── Source material
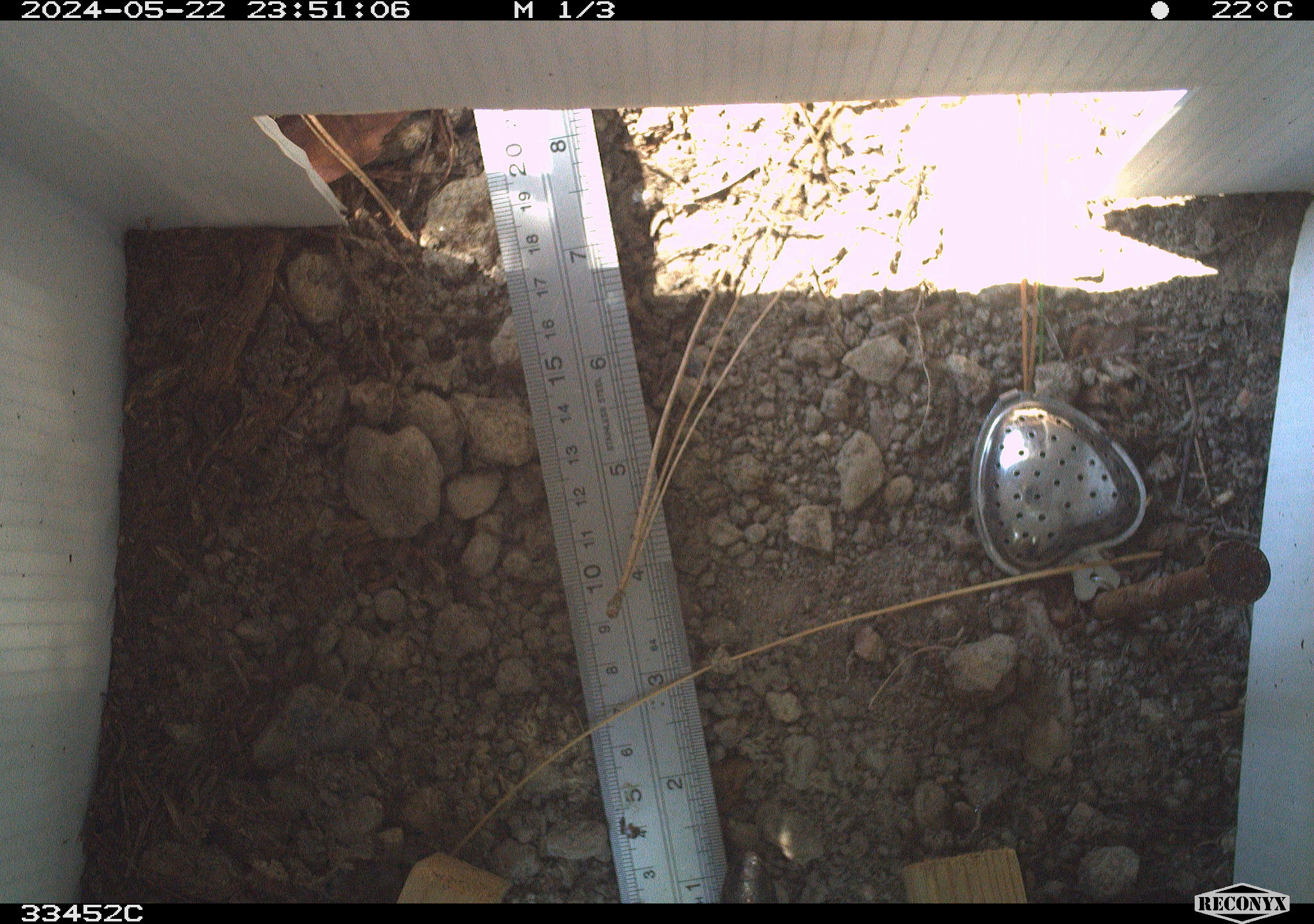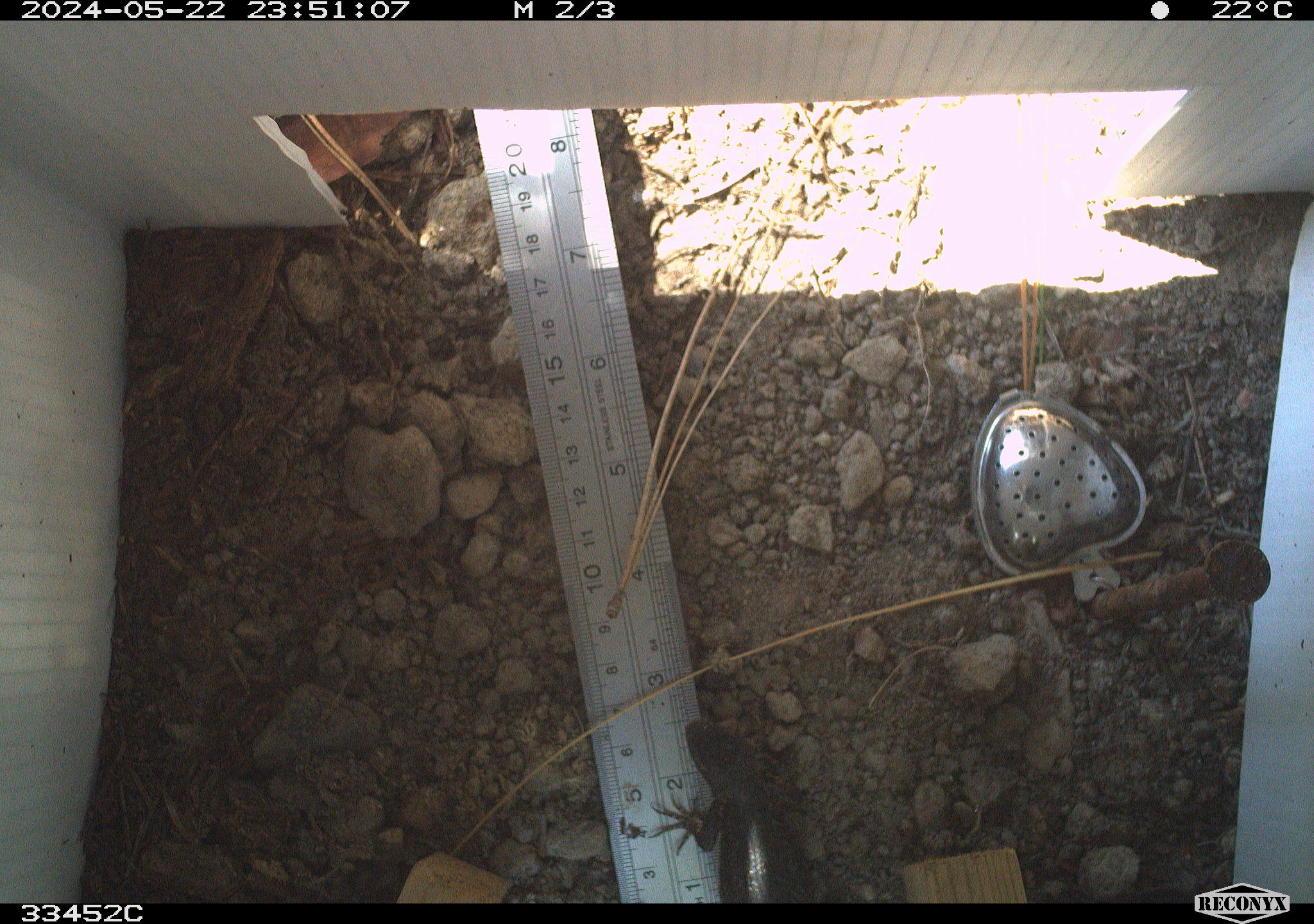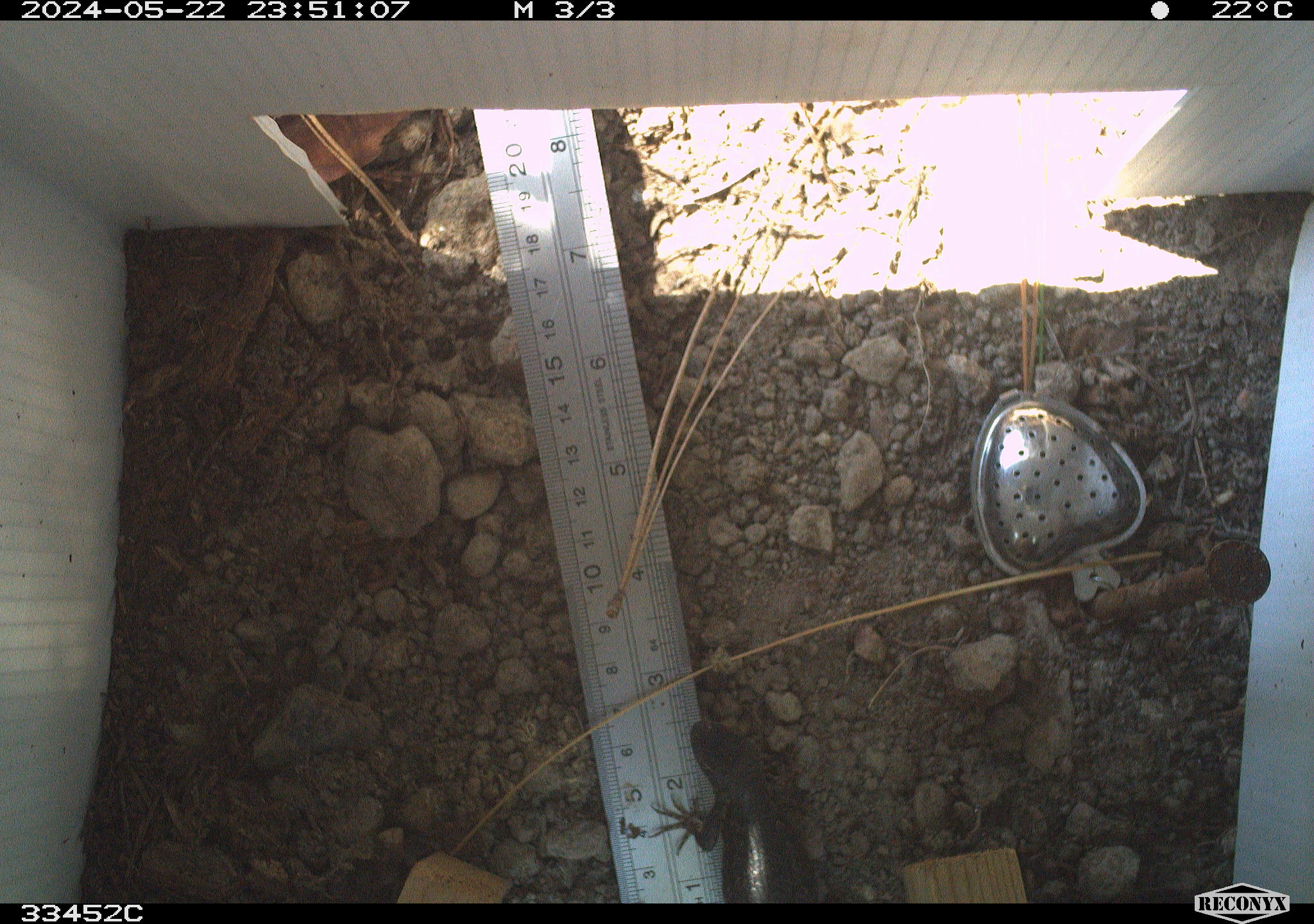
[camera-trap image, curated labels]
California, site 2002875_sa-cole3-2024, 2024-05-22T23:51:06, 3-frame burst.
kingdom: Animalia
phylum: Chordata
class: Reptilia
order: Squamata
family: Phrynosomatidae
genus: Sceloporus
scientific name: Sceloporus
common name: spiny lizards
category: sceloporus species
────
── Source material
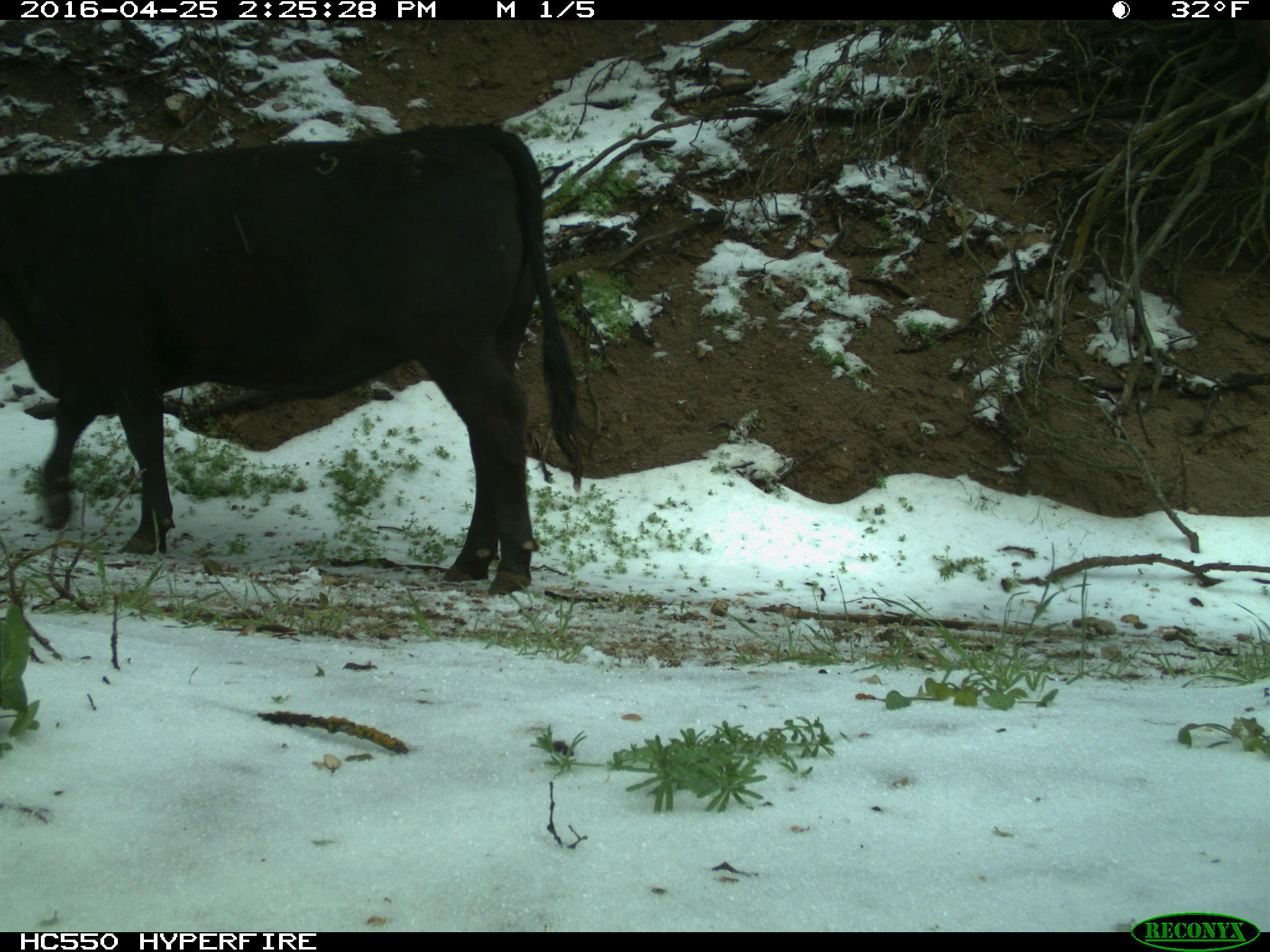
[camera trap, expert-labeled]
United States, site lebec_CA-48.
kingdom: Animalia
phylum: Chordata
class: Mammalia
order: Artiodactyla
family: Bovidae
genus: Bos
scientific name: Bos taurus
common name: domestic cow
────
-- To do --
Each line above from the one with "[camera-trap image, curated labels]" up to and including the one with "category: sceloporus species" must be set down exactly, and no line outside that span may appear.

-- Task response --
[camera-trap image, curated labels]
California, site 2002875_sa-cole3-2024, 2024-05-22T23:51:06, 3-frame burst.
kingdom: Animalia
phylum: Chordata
class: Reptilia
order: Squamata
family: Phrynosomatidae
genus: Sceloporus
scientific name: Sceloporus
common name: spiny lizards
category: sceloporus species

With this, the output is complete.